In the US, high interest rates, insufficient charging infrastructure, and uncertain economic conditions have heightened concerns about affordability and range, leading to a slowdown in EV sales, though this is expected to stabilize soon. Europe is similarly affected by high prices, economic uncertainty, and inadequate infrastructure, which are slowing EV adoption. In contrast, China is projected to continue its growth trajectory, with battery electric vehicles (BEVs) expected to comprise more than 50% of all sales by 2030—two years earlier than previous forecasts suggested. Despite the current slowdown in the US and Europe, long-term projections remain unchanged, anticipating BEVs will make up 50% of sales by 2030 in Europe and by 2033 in the US.

Even with delayed government targets and uncertain EV policies beyond the upcoming US presidential election, the optimistic outlook for the US predicts that locally produced EVs will boost sales, supported by import restrictions on non-US manufactured products. Conversely, Chinese automakers will face tightening trade policies from the EU and US, imposing stricter sanctions on EV imports, which could decrease Chinese export sales. This would compel Chinese EV manufacturers to contend with high tariff barriers and reassess their expansion strategies.
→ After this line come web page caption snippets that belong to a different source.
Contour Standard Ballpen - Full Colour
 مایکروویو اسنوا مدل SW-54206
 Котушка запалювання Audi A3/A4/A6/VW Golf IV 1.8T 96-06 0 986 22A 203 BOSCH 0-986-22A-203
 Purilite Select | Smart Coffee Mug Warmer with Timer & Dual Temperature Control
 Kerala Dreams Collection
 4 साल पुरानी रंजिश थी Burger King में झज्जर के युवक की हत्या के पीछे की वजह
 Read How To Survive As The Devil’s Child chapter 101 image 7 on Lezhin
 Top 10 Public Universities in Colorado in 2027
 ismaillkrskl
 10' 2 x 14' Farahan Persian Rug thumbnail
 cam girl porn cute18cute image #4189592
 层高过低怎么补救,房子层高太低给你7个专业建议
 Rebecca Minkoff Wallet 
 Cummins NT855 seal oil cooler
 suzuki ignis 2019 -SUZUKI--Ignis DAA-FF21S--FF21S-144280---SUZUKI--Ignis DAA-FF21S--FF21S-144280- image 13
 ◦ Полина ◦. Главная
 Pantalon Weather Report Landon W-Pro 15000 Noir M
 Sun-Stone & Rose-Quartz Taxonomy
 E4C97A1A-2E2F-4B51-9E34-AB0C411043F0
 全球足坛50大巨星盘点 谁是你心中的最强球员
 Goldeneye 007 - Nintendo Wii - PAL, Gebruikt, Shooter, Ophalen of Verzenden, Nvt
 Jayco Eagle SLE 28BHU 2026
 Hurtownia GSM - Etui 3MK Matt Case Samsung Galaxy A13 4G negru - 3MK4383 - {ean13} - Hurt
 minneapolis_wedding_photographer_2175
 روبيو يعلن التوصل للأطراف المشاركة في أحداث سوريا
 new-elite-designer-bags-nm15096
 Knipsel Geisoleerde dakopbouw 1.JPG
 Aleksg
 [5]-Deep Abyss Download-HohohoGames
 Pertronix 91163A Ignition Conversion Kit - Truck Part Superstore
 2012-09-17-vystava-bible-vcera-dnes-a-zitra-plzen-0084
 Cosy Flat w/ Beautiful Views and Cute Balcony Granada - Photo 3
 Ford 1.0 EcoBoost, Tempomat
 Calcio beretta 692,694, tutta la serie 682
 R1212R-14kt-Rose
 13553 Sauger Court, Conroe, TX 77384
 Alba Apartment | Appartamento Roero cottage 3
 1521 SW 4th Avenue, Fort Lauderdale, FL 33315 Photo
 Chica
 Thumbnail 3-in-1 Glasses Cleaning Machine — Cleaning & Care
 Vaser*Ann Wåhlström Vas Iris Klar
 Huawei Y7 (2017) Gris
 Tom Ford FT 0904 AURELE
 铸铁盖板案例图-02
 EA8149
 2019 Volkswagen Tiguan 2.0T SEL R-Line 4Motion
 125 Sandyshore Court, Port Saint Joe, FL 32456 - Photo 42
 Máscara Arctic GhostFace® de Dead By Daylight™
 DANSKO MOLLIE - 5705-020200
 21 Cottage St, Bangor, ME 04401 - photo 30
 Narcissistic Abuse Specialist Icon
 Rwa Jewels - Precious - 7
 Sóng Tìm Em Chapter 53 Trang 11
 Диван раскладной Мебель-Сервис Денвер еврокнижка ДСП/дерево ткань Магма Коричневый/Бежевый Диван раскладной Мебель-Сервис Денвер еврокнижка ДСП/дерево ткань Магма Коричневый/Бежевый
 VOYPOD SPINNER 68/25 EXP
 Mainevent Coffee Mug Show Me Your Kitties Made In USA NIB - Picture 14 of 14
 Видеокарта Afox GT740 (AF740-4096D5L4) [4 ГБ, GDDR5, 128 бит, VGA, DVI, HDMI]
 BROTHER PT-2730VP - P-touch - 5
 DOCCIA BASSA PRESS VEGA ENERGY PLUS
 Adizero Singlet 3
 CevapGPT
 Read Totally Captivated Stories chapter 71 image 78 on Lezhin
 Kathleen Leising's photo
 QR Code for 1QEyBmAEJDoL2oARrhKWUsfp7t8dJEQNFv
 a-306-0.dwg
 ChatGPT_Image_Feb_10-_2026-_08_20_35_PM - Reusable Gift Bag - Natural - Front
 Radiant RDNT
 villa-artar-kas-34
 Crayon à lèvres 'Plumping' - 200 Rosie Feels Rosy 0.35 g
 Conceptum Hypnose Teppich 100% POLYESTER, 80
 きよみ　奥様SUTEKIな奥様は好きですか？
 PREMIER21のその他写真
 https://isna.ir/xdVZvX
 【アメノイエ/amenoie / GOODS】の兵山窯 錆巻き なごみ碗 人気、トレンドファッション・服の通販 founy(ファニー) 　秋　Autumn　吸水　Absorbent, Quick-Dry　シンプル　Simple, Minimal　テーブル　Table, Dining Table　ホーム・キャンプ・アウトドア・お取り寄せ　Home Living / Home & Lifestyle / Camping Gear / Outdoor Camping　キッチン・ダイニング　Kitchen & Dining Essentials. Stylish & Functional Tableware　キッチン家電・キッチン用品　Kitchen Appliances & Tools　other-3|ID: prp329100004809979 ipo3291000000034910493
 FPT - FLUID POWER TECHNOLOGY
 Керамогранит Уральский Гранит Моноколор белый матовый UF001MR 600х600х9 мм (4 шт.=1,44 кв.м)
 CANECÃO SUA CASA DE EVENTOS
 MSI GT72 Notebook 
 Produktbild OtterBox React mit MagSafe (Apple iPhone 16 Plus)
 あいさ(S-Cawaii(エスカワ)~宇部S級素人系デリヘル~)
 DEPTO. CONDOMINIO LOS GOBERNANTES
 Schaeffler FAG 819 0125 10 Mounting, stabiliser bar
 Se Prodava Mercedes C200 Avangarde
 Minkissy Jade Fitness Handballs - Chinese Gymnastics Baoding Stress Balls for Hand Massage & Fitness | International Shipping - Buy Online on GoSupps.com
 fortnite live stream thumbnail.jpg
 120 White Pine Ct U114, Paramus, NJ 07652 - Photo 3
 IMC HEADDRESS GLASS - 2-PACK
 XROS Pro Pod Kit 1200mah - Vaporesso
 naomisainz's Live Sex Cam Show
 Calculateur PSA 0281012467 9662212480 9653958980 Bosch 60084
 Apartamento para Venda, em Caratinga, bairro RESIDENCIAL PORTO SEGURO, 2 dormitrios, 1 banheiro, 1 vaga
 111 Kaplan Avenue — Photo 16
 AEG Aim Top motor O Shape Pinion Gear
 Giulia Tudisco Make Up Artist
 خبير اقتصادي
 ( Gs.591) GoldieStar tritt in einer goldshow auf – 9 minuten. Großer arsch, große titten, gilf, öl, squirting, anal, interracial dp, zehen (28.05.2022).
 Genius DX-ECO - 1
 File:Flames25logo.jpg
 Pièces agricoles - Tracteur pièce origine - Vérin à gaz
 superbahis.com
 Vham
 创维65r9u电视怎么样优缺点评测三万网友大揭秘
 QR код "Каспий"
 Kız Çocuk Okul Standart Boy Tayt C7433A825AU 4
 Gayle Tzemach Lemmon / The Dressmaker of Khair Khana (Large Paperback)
"The global EV market is currently clouded by economic uncertainties, varying regulations, consumer anxiety, and lagging infrastructure development. This has resulted in a plateau in EV sales in the US and Europe. However, in China—where regulations, incentives, and infrastructure are more predictable—we continue to see steady EV growth, with BEVs expected to become the dominant vehicle type two years earlier than previously predicted. We view the current challenges in EV sales in the US and Europe as short-term. The expansion of charging infrastructure, availability of affordable EV models, falling battery prices, and supportive government regulations will drive sustainable BEV growth in the long run. "EVs are the future. Our data supports this. The current challenges will be overcome by the industry and government, and EVs will regain momentum to ultimately dominate the automotive market”, said. Martin Cardell, EY Global Mobility Solutions Leader.